» **Data section**:
━━━━━━━━━━━━━━━━
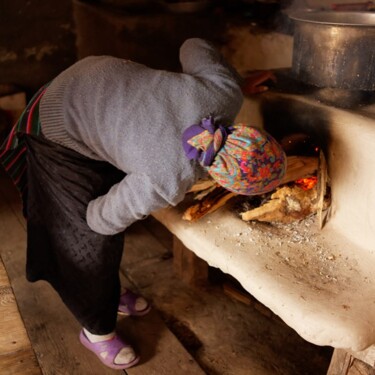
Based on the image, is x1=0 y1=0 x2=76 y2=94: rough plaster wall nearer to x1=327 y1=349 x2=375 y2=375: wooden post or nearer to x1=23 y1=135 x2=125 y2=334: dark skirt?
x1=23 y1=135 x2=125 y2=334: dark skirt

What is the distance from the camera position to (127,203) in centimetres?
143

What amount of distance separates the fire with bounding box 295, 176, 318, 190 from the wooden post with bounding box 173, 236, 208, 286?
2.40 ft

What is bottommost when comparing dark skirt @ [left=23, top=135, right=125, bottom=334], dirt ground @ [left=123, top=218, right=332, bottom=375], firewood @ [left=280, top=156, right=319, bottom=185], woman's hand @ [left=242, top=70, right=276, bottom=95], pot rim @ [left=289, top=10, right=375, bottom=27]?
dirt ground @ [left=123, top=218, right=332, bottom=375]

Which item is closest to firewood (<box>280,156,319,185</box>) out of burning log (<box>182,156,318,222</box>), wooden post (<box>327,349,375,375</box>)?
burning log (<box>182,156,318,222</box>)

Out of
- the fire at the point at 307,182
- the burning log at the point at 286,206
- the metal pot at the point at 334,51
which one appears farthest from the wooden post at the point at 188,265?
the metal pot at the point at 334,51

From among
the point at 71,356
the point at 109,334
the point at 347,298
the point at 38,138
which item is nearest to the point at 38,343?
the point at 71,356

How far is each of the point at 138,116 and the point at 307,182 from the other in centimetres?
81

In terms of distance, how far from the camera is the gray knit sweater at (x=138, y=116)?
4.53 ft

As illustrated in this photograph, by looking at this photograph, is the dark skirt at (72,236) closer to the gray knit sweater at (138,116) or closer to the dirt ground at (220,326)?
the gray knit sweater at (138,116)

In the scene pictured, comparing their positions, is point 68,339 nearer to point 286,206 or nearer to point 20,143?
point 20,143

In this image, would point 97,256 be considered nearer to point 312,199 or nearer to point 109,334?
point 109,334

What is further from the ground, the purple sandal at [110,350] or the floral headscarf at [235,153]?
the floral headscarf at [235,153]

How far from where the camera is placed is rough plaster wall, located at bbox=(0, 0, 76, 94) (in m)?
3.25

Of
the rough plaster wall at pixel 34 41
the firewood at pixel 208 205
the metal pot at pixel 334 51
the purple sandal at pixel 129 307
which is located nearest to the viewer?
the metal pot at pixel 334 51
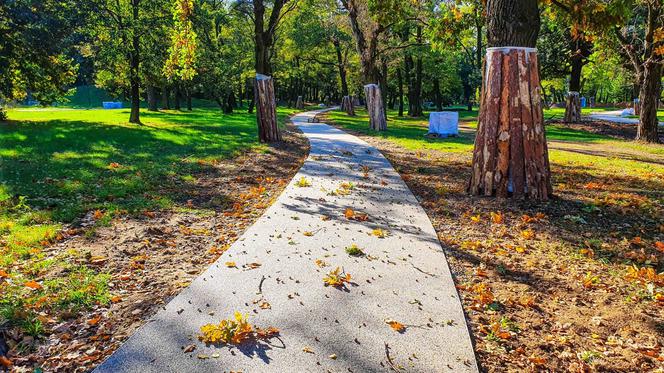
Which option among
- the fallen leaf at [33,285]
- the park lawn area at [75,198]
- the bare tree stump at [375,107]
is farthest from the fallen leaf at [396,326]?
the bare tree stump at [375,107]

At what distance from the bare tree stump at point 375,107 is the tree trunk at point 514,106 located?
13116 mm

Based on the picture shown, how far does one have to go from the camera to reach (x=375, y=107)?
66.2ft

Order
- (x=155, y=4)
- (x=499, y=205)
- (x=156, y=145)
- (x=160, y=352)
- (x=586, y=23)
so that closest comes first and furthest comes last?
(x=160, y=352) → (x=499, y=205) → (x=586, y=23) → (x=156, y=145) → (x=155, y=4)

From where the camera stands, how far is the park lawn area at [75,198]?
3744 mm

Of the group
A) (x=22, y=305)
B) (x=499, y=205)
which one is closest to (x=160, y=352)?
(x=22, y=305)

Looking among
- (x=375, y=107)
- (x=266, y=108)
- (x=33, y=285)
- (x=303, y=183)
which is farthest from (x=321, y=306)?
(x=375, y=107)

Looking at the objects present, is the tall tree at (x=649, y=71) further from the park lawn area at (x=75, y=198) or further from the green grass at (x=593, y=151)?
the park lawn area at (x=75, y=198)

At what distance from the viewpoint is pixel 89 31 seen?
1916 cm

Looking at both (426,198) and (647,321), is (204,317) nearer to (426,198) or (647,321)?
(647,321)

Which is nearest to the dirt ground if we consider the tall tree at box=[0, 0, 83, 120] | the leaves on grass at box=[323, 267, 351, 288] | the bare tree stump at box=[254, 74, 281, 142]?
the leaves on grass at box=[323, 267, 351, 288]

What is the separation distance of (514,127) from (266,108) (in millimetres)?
━━━━━━━━━━━━━━━━
» **Stated exercise**:
Rewrite the part of the items that opens with the line containing "How far from where" and closes with the line containing "(x=160, y=352) →", replacing "camera" with "lens" and keeping everything else unchanged. Leave the pictures out of the answer.

» **Correct output**:
How far from where the lens is placed is rough plaster wall, located at bbox=(0, 0, 76, 94) (in m)?
3.25

Of
the rough plaster wall at pixel 34 41
the firewood at pixel 208 205
the metal pot at pixel 334 51
the purple sandal at pixel 129 307
which is located nearest to the viewer?
the metal pot at pixel 334 51
Which option among
- the fallen leaf at [33,285]
- the park lawn area at [75,198]
- the bare tree stump at [375,107]
is farthest from the fallen leaf at [396,326]?
the bare tree stump at [375,107]

At what distance from the bare tree stump at point 375,107 is the tree trunk at point 514,106 located?
13116 mm

Based on the picture shown, how far does one have to go from the lens to reach (x=375, y=107)?
66.2ft

Order
- (x=155, y=4)
- (x=499, y=205)
- (x=156, y=145)
- (x=160, y=352)
- (x=586, y=23)
so that closest comes first and furthest comes last?
(x=160, y=352) → (x=499, y=205) → (x=586, y=23) → (x=156, y=145) → (x=155, y=4)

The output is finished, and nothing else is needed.